Perfect for Halloween... a witch kite, complete with a spider stuck in the cobweb tails. (who made this kite?)


A miniature line climber in the form of a butterfly. This was one of 20 kites brought from Japan especially for the exhibit.


Below you see a selection of miniature winders to hold the kite line. Silk, cotton, polyester, and nylon thread are all used.


"We met at the AKA convention and toured through your wonderful gallery. You did a great job! The Egyptian motif miniature by Charlie Sotich that I won at the raffle now has a place of honor in my office." - Angela Chau


"People really got a charge out of this!" - Paul Berard

"At the recent AKA Convention in Muncie, I was one of the many who were proclaiming your praises for the wonderful collection of miniatures that you acquired and coordinated." - Kristi Kent-Bracken; Kites on Ice


"I enjoyed your show as everyone did." -Bill Sonntag


"It's killer. A week ago I didn't know it existed and now I'm hooked. Thank you, thank you, thank you." -Virginia Hansen

"It went great!" -Adena Schutzburg


"I can't tell you how impressed I am." - Corey Jenson

"To get the kites to grow, you have to feed them Purina Kite Chow." - Glenn Davison

Beautiful kites in such a wide variety. Most of these span only three inches. "There were so many thing here that were so fascinating." - Charlie Sotich


Here are some of the kites made by Philippe Robert of Florida. Beautiful work, all done on Icarex. Note the itty-bitty Cody.


Jim Barber said "I talked with my wife, Monica, and she saw the exhibit, and said it was awesome! Great job!"


"Glorious!" - Richard Dermer; AKA President

Character kites by Robert Trepanier and cyclists by Paul Berard.


Below is a beautiful display where each panel features a different artist.


Here is the flying machine with a train of four Eddy kites by Paul Berard. In the "Final AKA Convention Update, Phil of Kite Lines said, "Has anyone mentioned the Kite Art Gallery? Way to go Glenn Davison for the incredible display of miniatures. Coolest were the motorized rotary kiteflyers, which kept kites flying around the room all the time.
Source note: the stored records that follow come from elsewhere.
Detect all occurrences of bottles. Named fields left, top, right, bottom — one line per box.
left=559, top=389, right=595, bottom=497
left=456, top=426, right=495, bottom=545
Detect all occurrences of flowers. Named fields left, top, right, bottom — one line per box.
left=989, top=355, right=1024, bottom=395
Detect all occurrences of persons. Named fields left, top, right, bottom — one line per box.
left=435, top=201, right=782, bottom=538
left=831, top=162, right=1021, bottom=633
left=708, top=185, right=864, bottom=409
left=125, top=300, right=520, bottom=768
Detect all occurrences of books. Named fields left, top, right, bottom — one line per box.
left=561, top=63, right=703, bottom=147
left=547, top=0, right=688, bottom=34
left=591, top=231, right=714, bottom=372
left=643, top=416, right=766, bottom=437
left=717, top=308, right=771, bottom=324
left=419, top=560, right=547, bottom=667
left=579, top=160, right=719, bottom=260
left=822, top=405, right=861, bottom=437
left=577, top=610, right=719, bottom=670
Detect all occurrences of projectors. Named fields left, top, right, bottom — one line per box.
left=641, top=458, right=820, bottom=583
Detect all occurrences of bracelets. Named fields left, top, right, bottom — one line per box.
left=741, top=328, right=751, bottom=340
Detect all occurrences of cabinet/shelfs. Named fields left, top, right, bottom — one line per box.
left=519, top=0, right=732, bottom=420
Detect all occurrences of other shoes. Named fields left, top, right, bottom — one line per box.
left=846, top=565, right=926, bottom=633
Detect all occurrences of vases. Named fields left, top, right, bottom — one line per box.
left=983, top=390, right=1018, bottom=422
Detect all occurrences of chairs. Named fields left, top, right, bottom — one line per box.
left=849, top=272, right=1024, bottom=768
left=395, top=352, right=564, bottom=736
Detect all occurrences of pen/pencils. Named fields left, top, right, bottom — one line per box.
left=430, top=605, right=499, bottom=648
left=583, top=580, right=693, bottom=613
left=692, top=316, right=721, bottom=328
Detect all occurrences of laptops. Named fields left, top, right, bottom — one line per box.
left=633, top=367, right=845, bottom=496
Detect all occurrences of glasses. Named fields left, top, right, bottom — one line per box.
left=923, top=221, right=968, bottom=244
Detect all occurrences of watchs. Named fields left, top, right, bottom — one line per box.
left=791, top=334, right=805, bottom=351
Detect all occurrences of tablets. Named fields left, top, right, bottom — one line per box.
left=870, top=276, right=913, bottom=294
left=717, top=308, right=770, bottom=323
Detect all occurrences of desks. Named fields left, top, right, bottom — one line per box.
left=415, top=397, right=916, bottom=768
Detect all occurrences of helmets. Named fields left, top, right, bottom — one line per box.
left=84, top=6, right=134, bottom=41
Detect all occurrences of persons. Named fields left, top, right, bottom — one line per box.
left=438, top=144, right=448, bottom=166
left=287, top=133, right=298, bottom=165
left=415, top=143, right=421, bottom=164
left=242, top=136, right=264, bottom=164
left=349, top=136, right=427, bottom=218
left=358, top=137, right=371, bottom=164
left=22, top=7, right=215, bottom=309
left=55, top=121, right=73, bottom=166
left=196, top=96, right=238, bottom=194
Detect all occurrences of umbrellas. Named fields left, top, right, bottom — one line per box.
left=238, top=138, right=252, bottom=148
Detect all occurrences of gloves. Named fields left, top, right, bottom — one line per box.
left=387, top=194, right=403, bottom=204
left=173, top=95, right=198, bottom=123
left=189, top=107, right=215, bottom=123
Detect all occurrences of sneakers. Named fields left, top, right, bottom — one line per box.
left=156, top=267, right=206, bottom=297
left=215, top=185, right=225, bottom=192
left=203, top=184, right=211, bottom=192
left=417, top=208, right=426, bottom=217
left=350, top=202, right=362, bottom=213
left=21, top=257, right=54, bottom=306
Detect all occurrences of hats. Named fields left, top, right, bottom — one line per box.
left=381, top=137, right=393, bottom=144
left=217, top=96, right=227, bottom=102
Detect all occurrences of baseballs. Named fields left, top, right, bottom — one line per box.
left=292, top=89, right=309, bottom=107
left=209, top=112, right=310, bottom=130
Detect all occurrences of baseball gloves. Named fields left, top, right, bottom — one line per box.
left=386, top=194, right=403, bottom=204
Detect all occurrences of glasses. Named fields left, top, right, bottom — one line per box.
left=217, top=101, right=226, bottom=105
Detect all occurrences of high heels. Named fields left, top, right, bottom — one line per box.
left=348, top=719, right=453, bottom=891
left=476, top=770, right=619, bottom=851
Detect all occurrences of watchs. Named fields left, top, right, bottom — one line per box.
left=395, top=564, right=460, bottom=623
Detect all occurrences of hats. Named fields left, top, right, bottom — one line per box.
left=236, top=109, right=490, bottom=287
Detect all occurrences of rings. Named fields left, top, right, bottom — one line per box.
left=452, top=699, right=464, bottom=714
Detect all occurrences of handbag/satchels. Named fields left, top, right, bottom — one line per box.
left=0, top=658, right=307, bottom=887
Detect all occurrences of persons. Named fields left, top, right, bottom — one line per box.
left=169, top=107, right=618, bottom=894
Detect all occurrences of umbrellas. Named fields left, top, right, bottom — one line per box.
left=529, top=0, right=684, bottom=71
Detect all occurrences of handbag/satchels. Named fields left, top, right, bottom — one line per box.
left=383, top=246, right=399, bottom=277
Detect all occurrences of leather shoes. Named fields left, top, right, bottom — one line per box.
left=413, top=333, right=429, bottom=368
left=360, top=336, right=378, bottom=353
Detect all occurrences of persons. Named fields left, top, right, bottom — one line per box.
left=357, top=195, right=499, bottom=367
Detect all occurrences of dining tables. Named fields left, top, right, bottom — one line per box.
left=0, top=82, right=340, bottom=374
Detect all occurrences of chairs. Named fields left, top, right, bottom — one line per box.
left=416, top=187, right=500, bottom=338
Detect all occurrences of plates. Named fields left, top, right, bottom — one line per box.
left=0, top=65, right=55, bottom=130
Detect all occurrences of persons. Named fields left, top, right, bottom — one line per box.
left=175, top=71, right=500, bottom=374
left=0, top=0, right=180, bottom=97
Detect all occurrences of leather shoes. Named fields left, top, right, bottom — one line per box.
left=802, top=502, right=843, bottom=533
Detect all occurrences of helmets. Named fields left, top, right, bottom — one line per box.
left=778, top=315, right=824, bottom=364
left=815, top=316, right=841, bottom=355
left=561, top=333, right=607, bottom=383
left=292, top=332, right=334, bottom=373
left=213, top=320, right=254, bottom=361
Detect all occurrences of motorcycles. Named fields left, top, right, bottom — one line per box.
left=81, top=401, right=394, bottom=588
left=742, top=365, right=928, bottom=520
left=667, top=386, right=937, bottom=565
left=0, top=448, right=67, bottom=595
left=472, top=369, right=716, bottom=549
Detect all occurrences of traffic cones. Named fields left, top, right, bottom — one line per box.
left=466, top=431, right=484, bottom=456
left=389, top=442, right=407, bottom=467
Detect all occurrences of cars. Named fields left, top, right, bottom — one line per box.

I want one for my living room, just to exercise my dog."


Below you see a view of an experimental wind tunnel. Note the yellow kite flying in the center with the fan pulling the air (not pushing it) through the tube.


Paul Berard did a workshop one afternoon in front of the Gallery entrance. Other days he made random appearances in the Hotel lobby or Convention Center.


Here is a miniature stunt kite that you can fly with a single hand. Made with nylon fabric and microcarbon rods, you hold the control bar and use your wrist to control the kite. The kite is a commercial product made in Austria by Alfred Schwarz.

(Click to enlarge all photos.)


All styles of kites from many different countries such as Germany, Austria, France, Canada, China, and others. Hundreds of visitors attended, many of whom returned again and again.

"And they all FLY?" ....that's an easy question. The answer is "Yes."